Education Innovations
October 23, 2020Last year saw a series of activity In support of personalized learning fresh school designs, and fresh approaches to K-12 instruction policy. Looking ahead, schooling innovators have their job cut out for them in 2018. A number of the work necessitates asking hard questions. Some require admitting that there’s an elephant in the room. And a few requires looking beyond our current talk to where the next waves of invention stand to emerge.
Here are five ways I’m expecting the K-12 schooling invention agenda to move forward in 2018: Unpack just-in time supports. Among the core components of a top quality competency based model is pupils receiving just-in time supports. These same supports appear to be implied when supporters of personalized learning involve tailored learning pathways and experiences which resemble those of high-end tutoring models. However we often lack a clear, systematic means to speak about what these supports are and aren’t.
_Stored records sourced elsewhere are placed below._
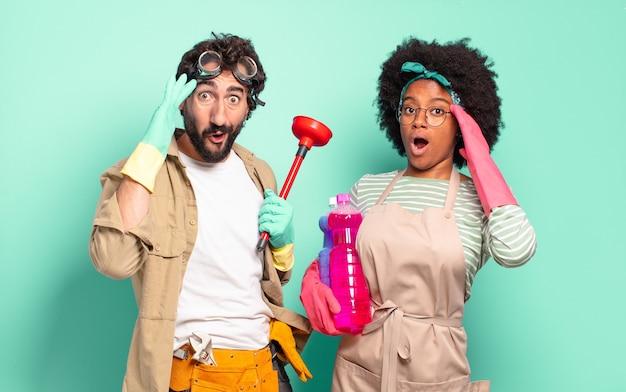 Gemischtes paar, das glücklich, erstaunt und überrascht aussieht, lächelt und erstaunliche und unglaublich gute nachrichten realisiert. housekeeping-konzept .. home reparaturen konzept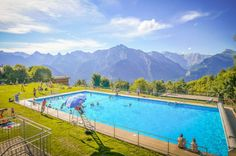 In an extraordinary setting, the pool heated at offers you a magnificent panorama over the Rhône valley. Heated Pool, Swimming Pools, Earth, Places, Outdoor Decor, Pools, Swiming Pool, Lugares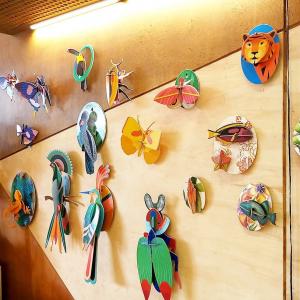 Le bestiaire en carton recyclé de @studioroof.   Les dernières nouveautés: les trios de papillons et libellules, les oiseaux de paradis et les poissons exotiques  #upcycling #homedecor #decoration #ethicalbrand #toulouse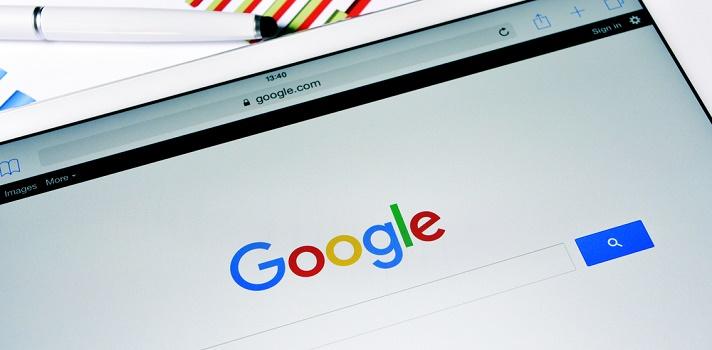 Los <a href=https://noticias.universia.com.ec/educacion/noticia/2016/09/05/1143290/anotate-curso-gratuito-google-competencias-digitales.html target=_blank>cursos online gratuitos de Google</a>permiten que personas de todo el mundo se capaciten de forma gratuita sobre distintas <strong>competencias digitales</strong>; un conocimiento imprescindible para el desarrollo profesional en el mercado actual. <br/><blockquote style=text-align: center;><a href=https://usuarios.universia.net/registerUserComplete.action target=_blank>Registrate en Universia</a>para estar informado sobre becas, ofertas de empleo, prácticas, Moocs, y mucho más</blockquote><p>Estos nuevos <strong>cursos online gratuitos de Google</strong> son ideales para conocer las <strong>principales herramientas de la plataforma con fines educativos</strong>. Recomendado a educadores, estudiantes universitarios, profesionales del sector empresarial y todas las personas en general inetresadas en mejorar su productividad con base en la tecnología. <strong>Lo único que necesitas para inscribirte es contar con una cuenta de Gmail y conexión a internet</strong>. <br/><br/><br/><strong>Dos nuevos cursos online gratuitos de Google</strong><br/><br/><br/><strong>1 - Capacitación sobre herramientas educativas de Google</strong></p><p>Se trata de una Guía de capacitación exclusiva para educadores que te enseñará a integrar las herramientas de Google en el aula a través de este curso gratuito, online y en español. <br/><br/>Para acceder hazlo con tu cuenta de correo electrónico de Gmail a través de <a href=https://edutrainingcenter.withgoogle.com/fundamentals/course target=_blank>este link</a>.<br/><br/><br/><strong>2 - Capacitación sobre herramientas educativas avanzada de Google</strong></p><p>Este segundo curso de Google te servirá para aplicar tus conocimientos en el aula universitaria, ya sea durante una ponencia, una cátedra u otros eventos relacionados. <br/><br/>Para acceder hazlo con tu cuenta de correo electróni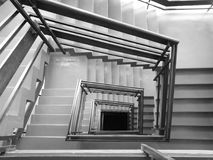 Treppe Künstlerischer Blick in Schwarzweiss Stockfotos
What does learning science tell us about the best approaches? Wherein cases should these supports result from students looking for help themselves? And once should teachers scaffold them? Put simply, how can we infuse the idea of just-in time affirms having an understanding of exactly what works, for which pupils, wherein the situation? I fear that without getting deep into these educational innovations and starting to categorize them in clean ways, structural inventions to rethink unlock and time customized, competency based progressions will risk falling level. This year I will keep an eye on efforts like TLAs Practices portfolio and Digital Promises Learner Positioning Systems for clearer answers.
Stop debating technology, begin debating constructivism and behaviorism. The simmering edtech debate is beginning to boil over. Commentators are stuck arguing whether technology is bad or good, whether customized learning is synonymous with having robot teachers or high touch teaching, whether technology is under research or offers a high payoff. They risk entrenching different camps in their emotions about the form a tool takes as opposed to its function. This year Ill keep following leaders such as Larry Cuban who’ve become more vocal about it distinction. Revisit accountability. And after that revisit it again. Unpacking those pedagogical tensions will unavoidably require a hard look at current liability regimes and the sorts of educational versions which high stakes testing tends to encourage.
Where does the accountability conversation stand today? State ESSA plans are turned in, which theoretically makes 2018 the time to concentrate on implementation. But if the system stands to become more student centered, finalized ESSA plans mark the beginning, not the end, of R&D efforts in accountability and assessment. Where can we look to move which talk forward? This year, the federal Innovative Assessment Pilot provides one obvious starting point for this talk to evolve. These new approaches might just offer the opportunity to truly reinvent governance and accountability from the ground up. Start speaking about student networks. Well probably be hearing a lot about networks the coming year.